++++ Artikel
Eine studentische Ausstellung auf dem Geocampus Lankwitz der Freien Universität Berlin erinnert an in Vergessenheit geratene Geowissenschaftlerinnen

05.08.2019

Berühmten Forscherinnen auf der Spur: Die Studentinnen Polina Schmidtke, Helene Schöwing und Kalin Ohmann (v. l. n. r.)

Berühmten Forscherinnen auf der Spur: Die Studentinnen Polina Schmidtke, Helene Schöwing und Kalin Ohmann (v. l. n. r.)
Bildquelle: Anne-Sophie Schmidt

Heute lernt jedes Schulkind, dass der Erdkern aus einem inneren und einem äußeren Teil besteht. Wer aber die Frau ist, die diese bis heute gültige Theorie entwickelt hat, das lernen die Kinder vermutlich nicht: 1936 stellte die dänische Seismologin Inge Lehmann ihre Theorie in einem Artikel über die sogenannten Primärwellen unter der Überschrift „P’“ vor, – „einer der kürzesten Titel der Wissenschaftsgeschichte“, sagt Helene Schöwing. Die Studentin der Theaterwissenschaft hat im Rahmen der Ausstellung zu historisch bedeutenden Frauenpersönlichkeiten in den Geowissenschaften die Geschichte Inge Lehmanns recherchiert.
++++++++
++++ Bereitgestellte Daten
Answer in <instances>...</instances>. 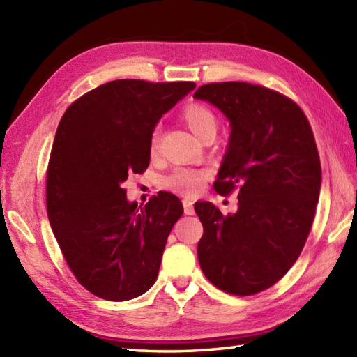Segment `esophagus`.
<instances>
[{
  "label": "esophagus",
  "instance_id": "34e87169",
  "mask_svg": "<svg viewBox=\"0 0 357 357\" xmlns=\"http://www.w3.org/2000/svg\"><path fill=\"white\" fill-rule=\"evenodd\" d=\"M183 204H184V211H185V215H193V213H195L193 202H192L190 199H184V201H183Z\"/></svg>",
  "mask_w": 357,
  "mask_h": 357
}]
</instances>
++++++++
++++ Bereitgestellte Daten
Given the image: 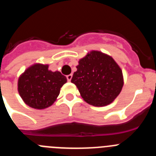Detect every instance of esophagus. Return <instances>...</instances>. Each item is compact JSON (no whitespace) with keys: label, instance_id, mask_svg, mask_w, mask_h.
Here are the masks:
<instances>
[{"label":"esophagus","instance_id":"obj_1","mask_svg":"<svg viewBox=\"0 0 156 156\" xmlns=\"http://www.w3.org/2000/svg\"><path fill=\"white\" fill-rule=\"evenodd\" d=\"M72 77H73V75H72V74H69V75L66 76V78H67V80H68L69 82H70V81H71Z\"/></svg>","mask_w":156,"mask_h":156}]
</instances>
++++++++
• _Aufgabe_
Erkläre in ein bis drei Sätzen, in welchem Rahmen Helene Schöwing laut dem Artikel über die Ausstellung die Geschichte Inge Lehmanns recherchiert hat. Die Einträge sind eigenständiges Material, getrennt vom Artikel.

• _Antwort_
Helene Schöwing, Studentin der Theaterwissenschaft, hat die Geschichte Inge Lehmanns im Rahmen der Ausstellung zu historisch bedeutenden Frauenpersönlichkeiten in den Geowissenschaften recherchiert. Diese studentische Ausstellung auf dem Geocampus Lankwitz der Freien Universität Berlin erinnert an in Vergessenheit geratene Geowissenschaftlerinnen.